## TASK MATERIAL

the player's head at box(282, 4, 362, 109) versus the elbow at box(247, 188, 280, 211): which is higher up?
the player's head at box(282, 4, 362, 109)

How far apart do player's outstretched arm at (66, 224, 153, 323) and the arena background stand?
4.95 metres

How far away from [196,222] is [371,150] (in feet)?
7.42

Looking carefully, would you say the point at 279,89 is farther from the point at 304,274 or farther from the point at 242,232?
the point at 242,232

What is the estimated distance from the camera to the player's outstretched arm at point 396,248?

## WRITTEN PROBLEM
Copy the rows verbatim, from the line with "Looking carefully, would" through the end of the rows, including both ends.

## TASK RESPONSE
Looking carefully, would you say the point at 279,89 is farther from the point at 304,274 or farther from the point at 242,232?
the point at 242,232

What is the estimated distance from the camera to the player's outstretched arm at point 396,248?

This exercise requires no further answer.